Plaintiff contends the trial court improperly granted defendant's motion for a nonsuit. [4] The granting of a motion for nonsuit is warranted when, disregarding conflicting evidence, giving plaintiff's evidence all the value to which it is legally entitled, and indulging in every legitimate inference that may be drawn from the evidence, the trial court determines that there is no evidence of sufficient substantiality to support a verdict in favor of plaintiff. (Campbell v. General Motors Corp. (1982) 32 Cal. 3d 112, 118 [184 Cal. Rptr. 891, 649 P.2d 224].) In this case, there was no evidence proffered by plaintiff which would support a jury verdict in her favor. As the trial court correctly observed, there were no significant factual disputes and the issue to be determined was really one of law. Since no evidence was submitted to show discriminatory treatment against plaintiff, the court ruled correctly in granting defendant's motion for nonsuit. (Ewing v. Cloverleaf Bowl (1978) 20 Cal. 3d 389, 395 [143 Cal. Rptr. 13, 572 P.2d 1155].) [155 Cal. App. 3d 768]

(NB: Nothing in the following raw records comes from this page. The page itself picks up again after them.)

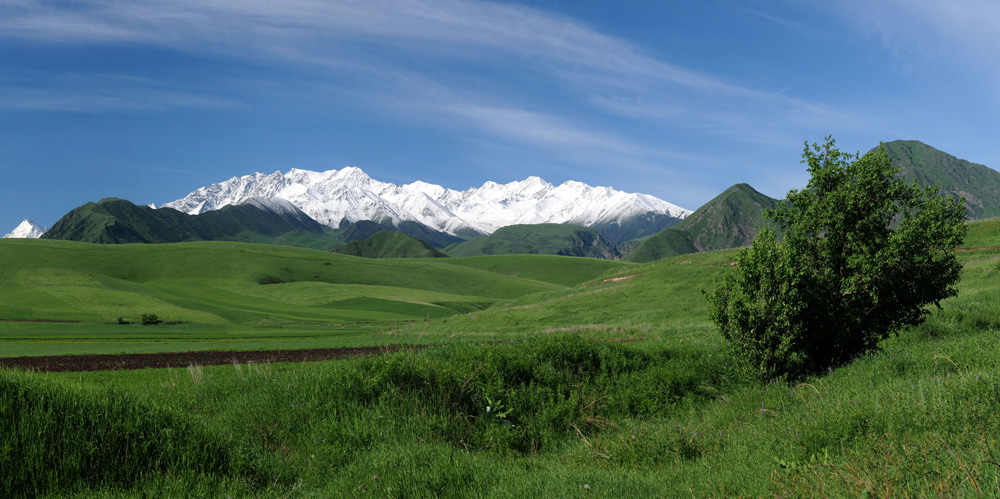Chui Valley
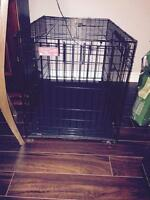2 extra large black collapsible dog crates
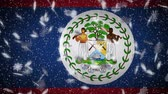 Belize flag falling snow loopable, New Year and Christmas background, loop.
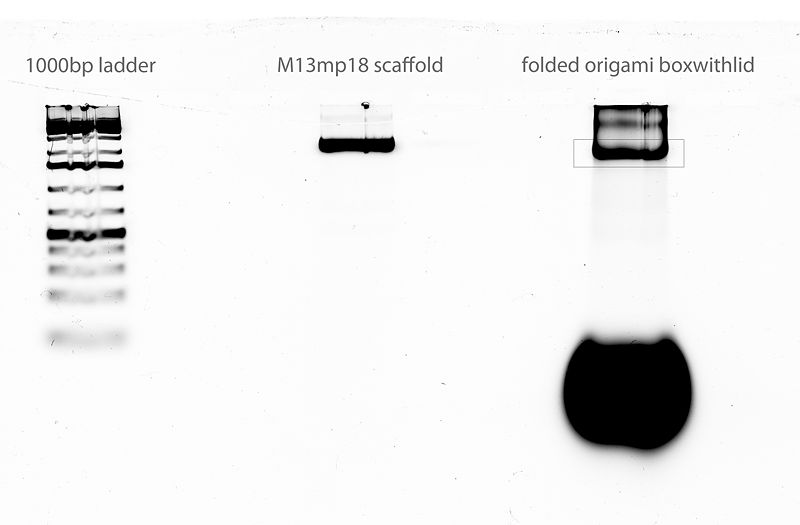 File:07-01-2011 gel scan labeled extractboxed.jpg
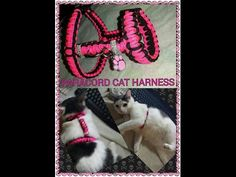 PARACORD DOG & CAT HARNESS - YouTube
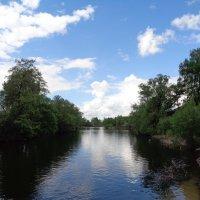 Река Цна. :: °•●Елена●•° Аникина♀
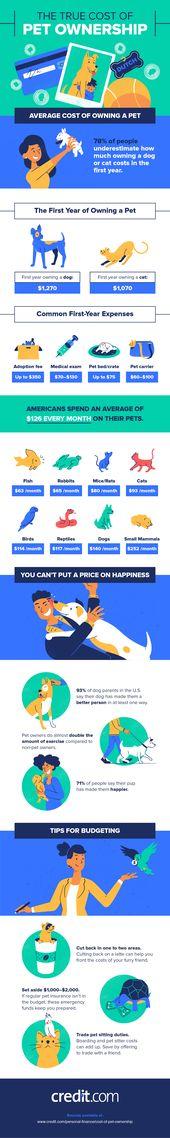 Die Kosten für einen Hund oder eine Katze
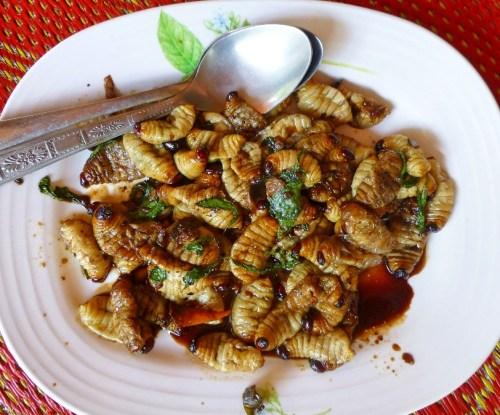 Une assiette pleine de larves du charançon, prêtes à être mangées. Les chercheurs du CIFOR au Cameroun ont élaboré une nouvelle technique pour améliorer l'élevage de ces larves. Hoddle Lab, UC Riverside/creative commons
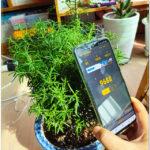 식물등 vs 자연 햇빛 Lux 비교 해보니 놀라운 결과가 나왔습니다.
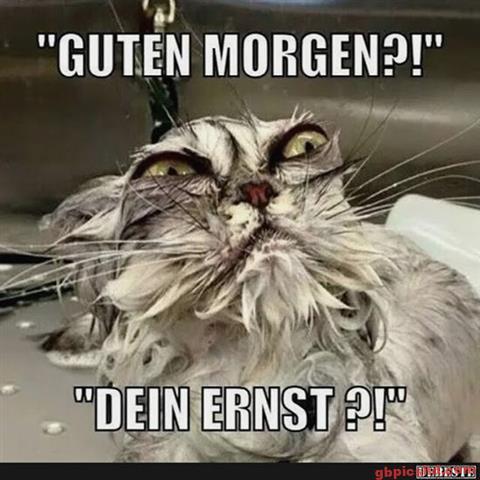 Guten-Morgen-Bilder-Lustig_12_948d9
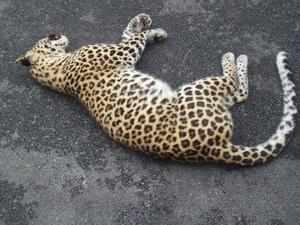 Highway along Gorumara National Park turns into wildlife kill zone
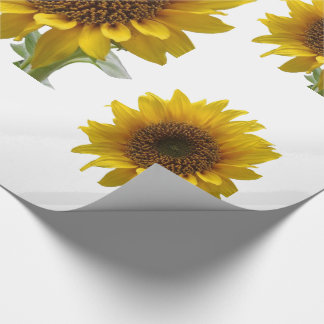 WHite sunflower wall paper for Her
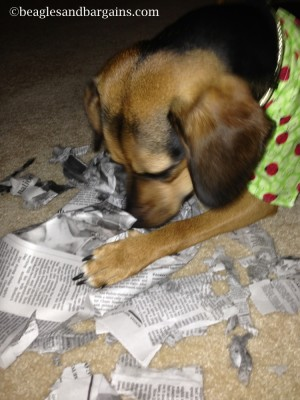 Luna shows off the newly shredded packing paper.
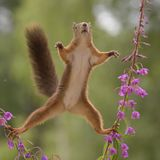 Purple Loosestrife flowers with a red squirrel. Reaching for peanuts Stock Image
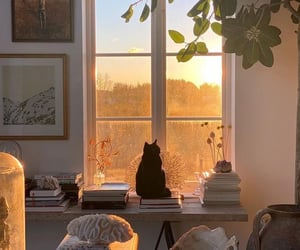 home, cat, and cozy image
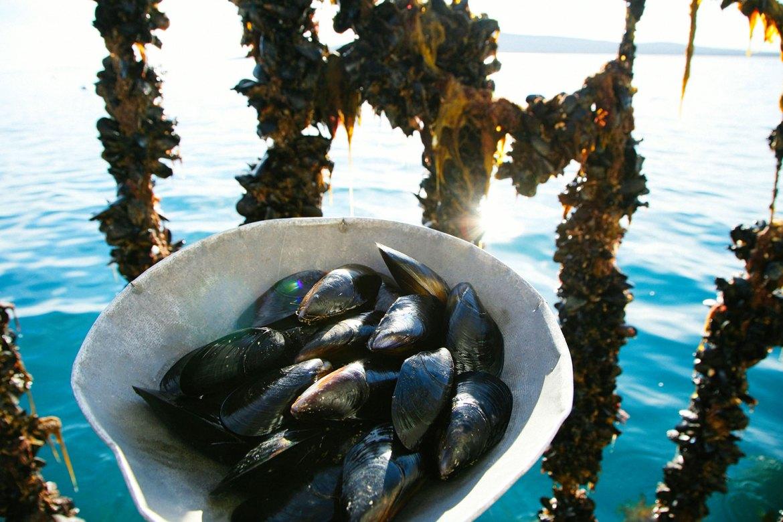 EP Seafoods winter harvest.jpg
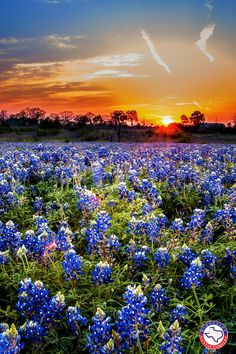 Sunrise over a field of Bluebonnets Texas Sunset, Wooden Jigsaw, Blue Bonnets, Beautiful Landscapes, Wild Flowers, How To Draw Hands, Scenery, Artist, Nature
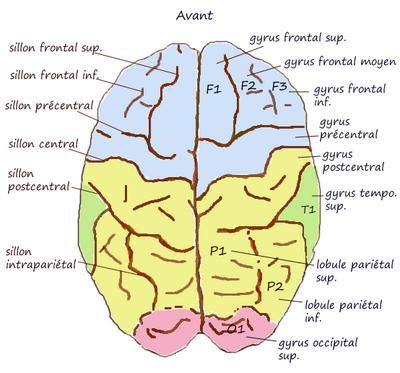 ILLUSTRATION : Partie supérieure du lobule pariétal (Source : Wikipédia)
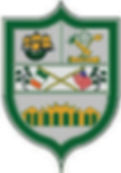 Chicago Parnells GFC Logo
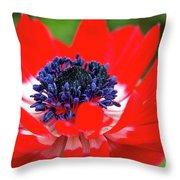 Springtime - Flowers Throw Pillow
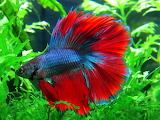 ^ Betta fish - red, blue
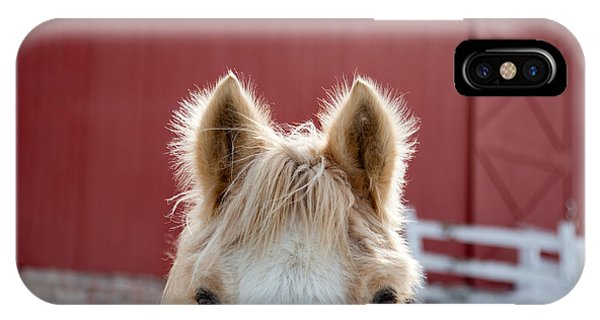 Horse iPhone Case - Peek A Boo by Courtney Webster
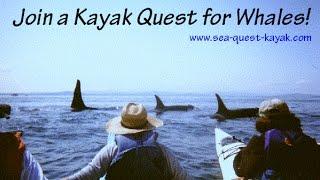 Orca Whale Kayaking Tours in Washington - Kayak with Killer Whales!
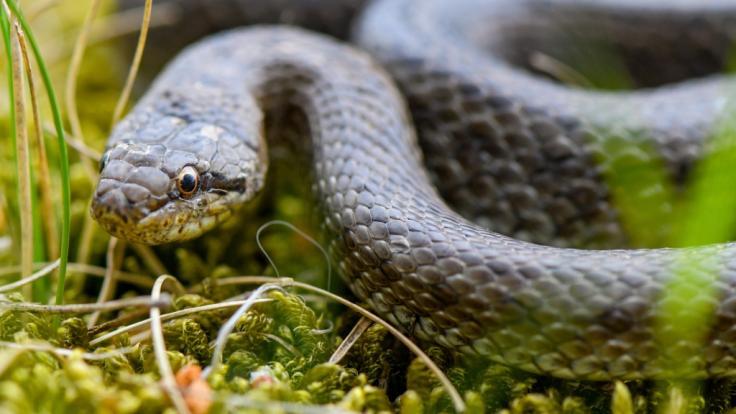 Einer Russin musste eine Schlange aus dem Hals entfernt werden. (Foto)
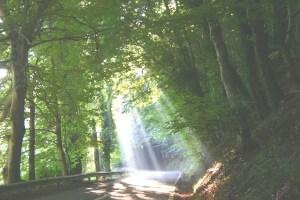 Parco Nazionale della Sila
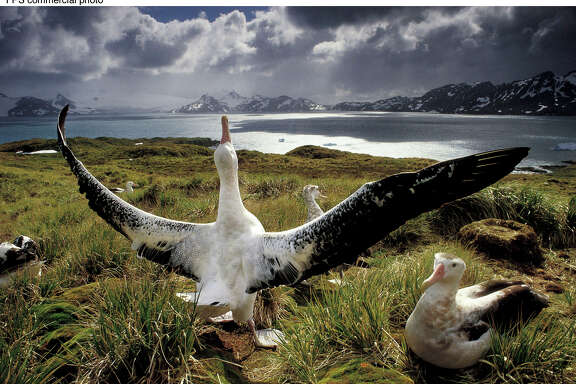 "Frans Lanting's photo of a wandering albatross striking a courtship pose for its mate is included in ""National Geographic 100 Best Wildlife Pictures,"" a large-format collector's issue on newsstands now.  From elephants, tigers and polar bears to beetles, bats and jellyfish, ""National Geographic 100 Best Wildlife Pictures"" showcases an astonishing array of animals in a variety of environments.  (Feature Photo Service)"
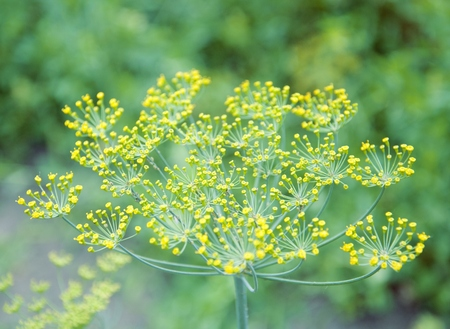 A bunch of green dill in the garden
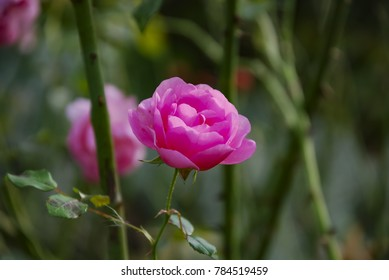 A blossoming rose in front of a green, natural background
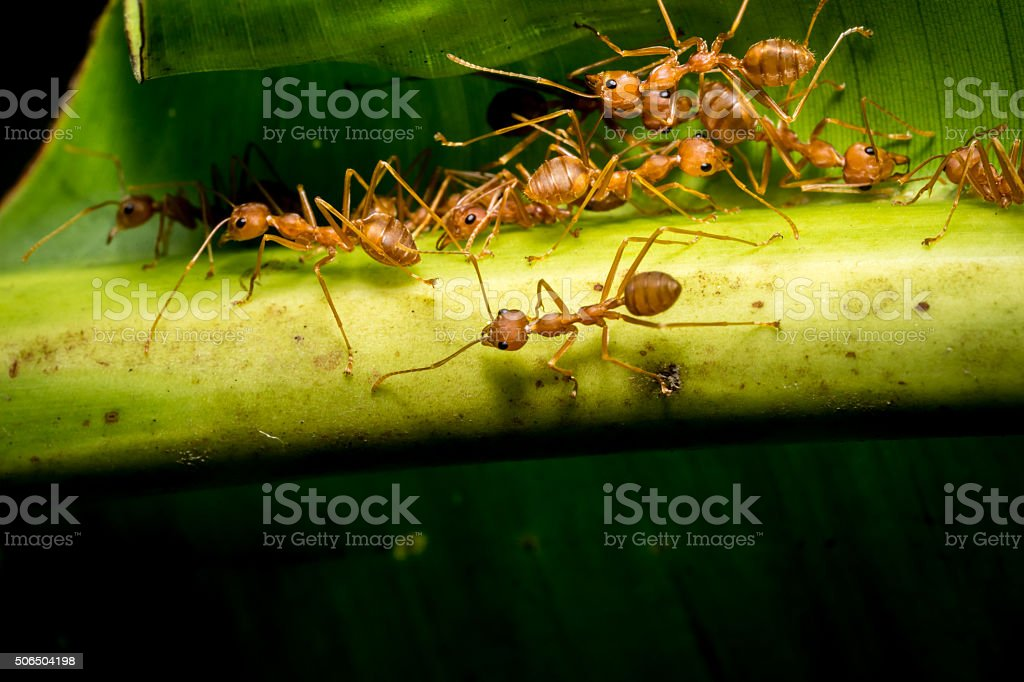 fire ants meeting on banana leaf stock photo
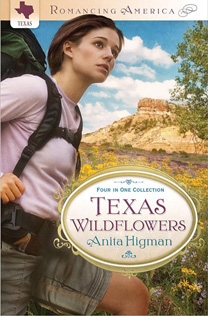 Texas Wildflowers Book Cover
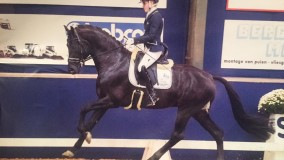 Cynthia wordt met Imperio Platinum 7e op de KWPN young dressage horses
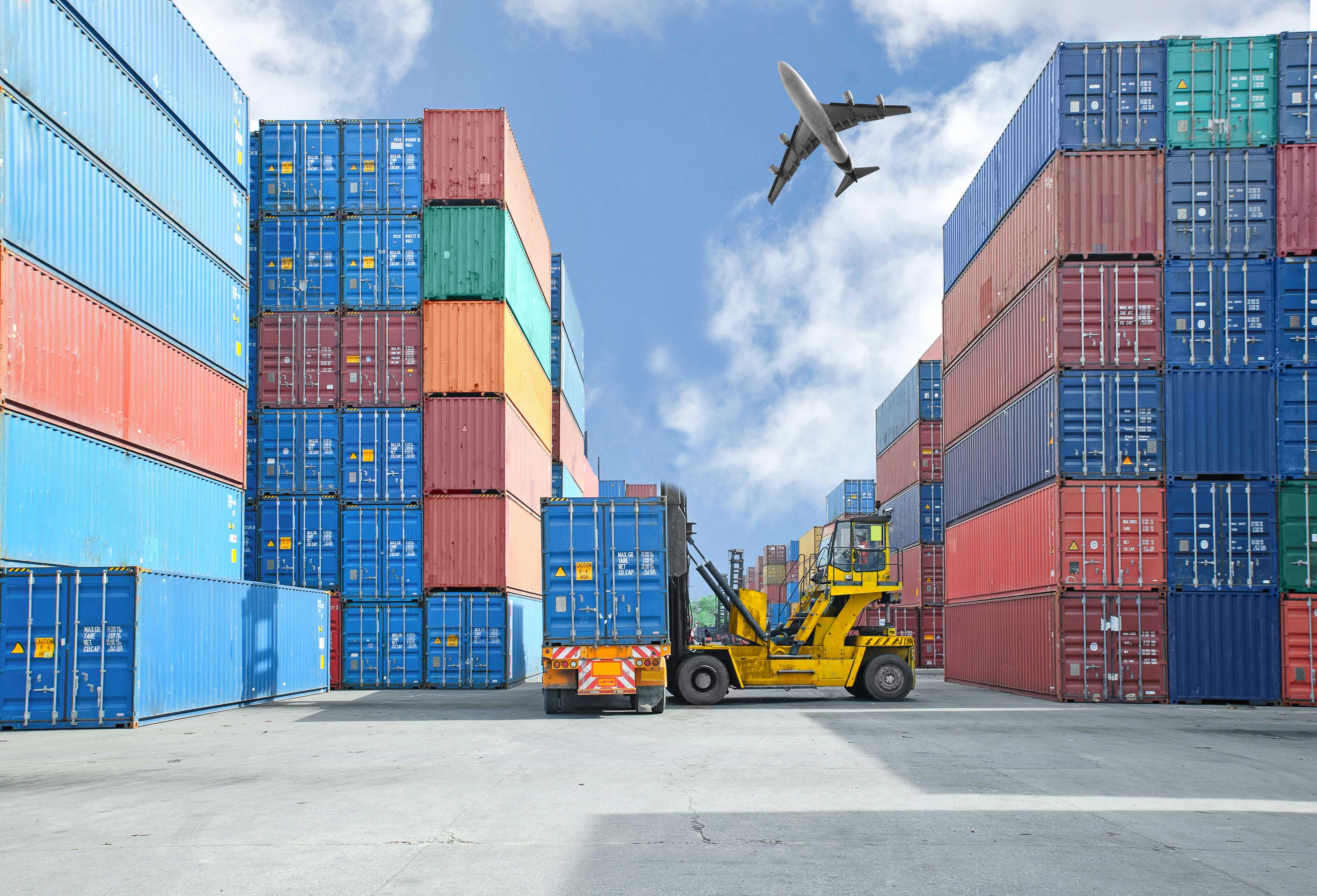 Freight Forwarding Logistics  Buckland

Although breach of contract was neither pleaded as part of the complaint nor is it a federal issue, appellant argues on appeal that the school district "reneged" on a contract dated October 1, 1979. Actually, the October 1 document was executed as part of a settlement to resolve a grievance dispute over the 1979 transfer. That agreement, as appellant's own counsel recognized at trial, did not in any way protect Mrs. Bolin from future transfers. The grievance settlement merely recites that the district "agrees not to discriminate against the grievant on the basis of race, color, religion, sex, national origin, or age." It further states that the district denies that it has in fact discriminated against appellant at any time.

Because there were no factual issues for the jury to consider, the trial judge correctly applied the Zaslawsky case in determining that the school district was entitled to judgment as a matter of law.

The judgment is affirmed. Plaintiff's request for attorney's fees on appeal is denied.

McDaniel, J., and Rickles, J., concurred.